**TAREFAS:**
A. Repita sem alterações tudo o que vai de "Não se nos afigura, pois, que" até "retribuição acordadas (€316,77)." no excerto sobre o contrato de trabalho.
B. No excerto sobre o contrato de trabalho, reescreva em forma de lista, mais curta, o parágrafo que começa por "O contrato de trabalho celebrado entre as partes aos 15.09.2003", mantendo os factos principais.
C. Retome o excerto sobre o contrato de trabalho a tempo parcial a partir da última frase apresentada.

**EXCERTO DO TEXTO:**
■ ■ ■ ■
Ou seja, resulta do mencionado aresto que a convenção, no contrato de trabalho escrito, de determinada retribuição não obsta a que seja feita prova testemunhal de que é outro o valor da retribuição acordada e/ou paga, o que vale, dizemos nós, especialmente tendo em conta que, face à perenidade do contrato de trabalho e consequente longevidade da sua execução, as condições de trabalho, mormente a retribuição, se vão alterando ao longo do tempo. E se tal sucede em relação à alteração da retribuição, afigura-se-nos que, pela mesma razão, poderão ser alteradas as condições relativas ao período normal de trabalho e/ou ao horário de trabalho, alterações que poderão ser provadas por via testemunhal ainda que diferentes das que inicialmente haviam sido acordadas no contrato de trabalho escrito. O que, e por maioria de razão, vale também para a prova do contexto e/ou das razões que levaram à alteração dessas condições, designadamente retribuição e período e/ou horário normal de trabalho.
Não se nos afigura, pois, que proceda o argumento da Recorrente, centrado no art. 394º do CC, de que não seria admissível prova testemunhal sobre o facto que ora impugna.

No entanto, o Tribunal não está vinculado às alegações das partes em matéria de indagação, interpretação e aplicação das regras de direito (art. 5º, nº 3, do CPC/2013), pelo que, embora sem prejuízo do que acima se disse, importa ainda referir o que de seguida se dirá.
O contrato de trabalho celebrado entre as partes aos 15.09.2003, além de consubstanciar um denominado contrato de trabalho a termo (embora posteriormente considerado como sem termo), consubstancia simultaneamente um contrato de trabalho a tempo parcial, sujeito, a essa data, ao regime da Lei 103/99, de 26.07, dele constando a indicação do número de horas semanais e a retribuição acordadas (€316,77).
Decorre, contudo, do nº 56 dos factos provados que, no período de janeiro a junho de 2014, a Ré passou a pagar à A. a retribuição mensal de € 491,13, facto este não impugnado, e bem assim que tal sucedeu “porque nesse período (e apenas nesse), foi celebrado um acordo entre a mesma e a ora Ré, tendente a suprir tarefas de um colega que se encontrava ausente – que implicou, portanto, maior número de horas trabalhadas.”, este o segmento impugnado com fundamento em que, sobre ele, não poderia incidir prova testemunhal.
À data dessa alteração já estava em vigor o CT/2003, aprovado pela Lei 99/2003, de 27.08 e que entrou em vigor aos 01.12.2003, diploma este o aplicável a tal alteração.
O trabalho a tempo parcial encontra-se regulado nos art. 180º e segs, estipulando o art. 184º que: “1. Do contrato de trabalho a tempo parcial deve constar a indicação do período normal de trabalho diário e semanal com referência comparativa ao trabalho a tempo completo. 2. Quando não tenha sido observada a forma escrita, presume-se que o contrato foi celebrado por tempo completo. 3. Se falta no contrato a indicação do período normal de trabalho semanal, presume-se que o contrato foi celebrado para a duração máxima do período normal de trabalho admitida para o contrato a tempo parcial pela lei ou por instrumento de regulamentação colectiva de trabalho aplicável.”
■ ■ ■ ■
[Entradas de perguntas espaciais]
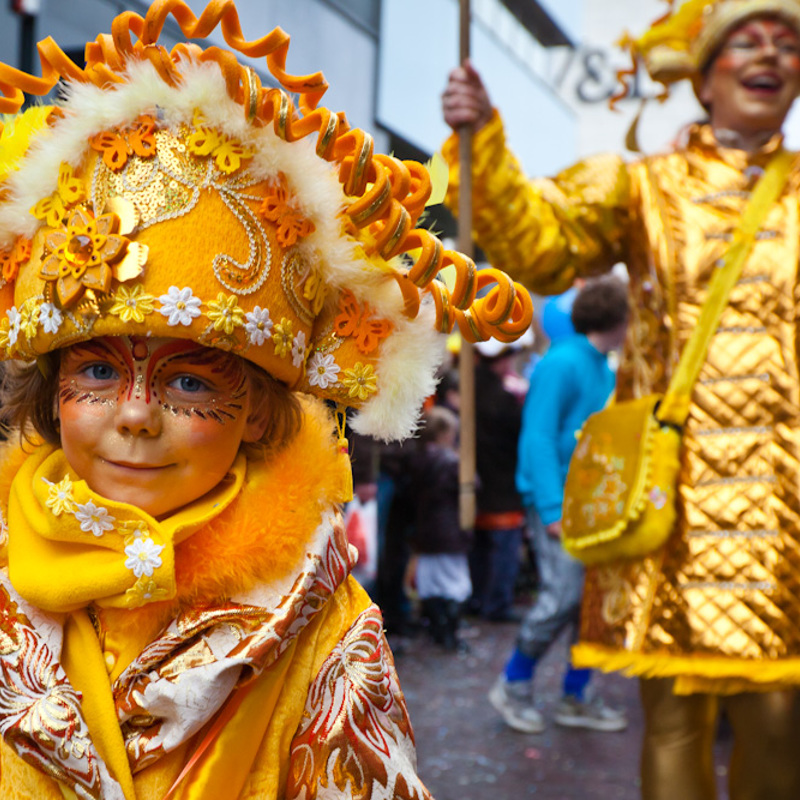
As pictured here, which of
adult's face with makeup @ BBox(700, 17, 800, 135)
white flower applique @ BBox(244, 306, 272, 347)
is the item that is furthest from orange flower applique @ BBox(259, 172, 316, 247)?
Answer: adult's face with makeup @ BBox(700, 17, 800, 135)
■ ■ ■ ■
**RESULTADOS:**
A.
Não se nos afigura, pois, que proceda o argumento da Recorrente, centrado no art. 394º do CC, de que não seria admissível prova testemunhal sobre o facto que ora impugna.

No entanto, o Tribunal não está vinculado às alegações das partes em matéria de indagação, interpretação e aplicação das regras de direito (art. 5º, nº 3, do CPC/2013), pelo que, embora sem prejuízo do que acima se disse, importa ainda referir o que de seguida se dirá.
O contrato de trabalho celebrado entre as partes aos 15.09.2003, além de consubstanciar um denominado contrato de trabalho a termo (embora posteriormente considerado como sem termo), consubstancia simultaneamente um contrato de trabalho a tempo parcial, sujeito, a essa data, ao regime da Lei 103/99, de 26.07, dele constando a indicação do número de horas semanais e a retribuição acordadas (€316,77).

B.
Contrato de trabalho celebrado entre as partes em 15.09.2003:
- contrato a termo, depois considerado sem termo;
- contrato a tempo parcial, sujeito nessa data ao regime da Lei 103/99, de 26.07;
- indica o número de horas semanais e a retribuição acordada (€316,77).

C.
E, no art. 186º, nº 1, determina-se que: “1. O trabalhador a tempo parcial pode passar a trabalhar a tempo completo, ou o inverso, a título definitivo ou por período determinado, mediante acordo escrito com o empregador.”
Tendo em conta que é exigido que o período normal de trabalho deve constar do acordo escrito, tal como a passagem do trabalho a tempo parcial para tempo inteiro (ou vice-versa), poder-se-ia questionar se, face ao disposto no art. 364º do Cód. Civil, seria admissível prova testemunhal sobre o segmento do nº 56 dos factos provados ora impugnado [o referido art. 364º dispõe que: “1. Quando a lei exigir, como forma da declaração negocial, documento autêntico, autenticado ou particular, não pode ser substituído por outro meio de prova ou por outro documento que não seja de força probatória superior. 2. Se, porém, resultar claramente da lei que o documento é exigido apenas para prova da declaração, pode ser substituído por confissão expressa, judicial ou extrajudicial, contando que, neste último caso, a confissão conste de documento de igual ou superior valor probatório.”]
Luís Miguel Monteiro, in Código do Trabalho Anotado, 4ª edição, 2005, Almedina, em anotação ao art. 184º do CT/2003 refere o seguinte: “(…). A forma escrita não constitui, porém, formalidade ad substantiam, pois a sua inobservância não determina a invalidade do contrato, nem do regime de tempo parcial escolhido pelas partes. A falta de forma escrita determina tão-somente que se presume, ilidivelmente como é regra (nº 2 do artigo 350º do CC), a celebração do contrato de trabalho a tempo inteiro, cabendo ao interessado fazer a prova do contrário. Esta prova admite qualquer meio, não se aplicando, por isso a limitação decorrente do nº 2 do artigo 364º do CC.”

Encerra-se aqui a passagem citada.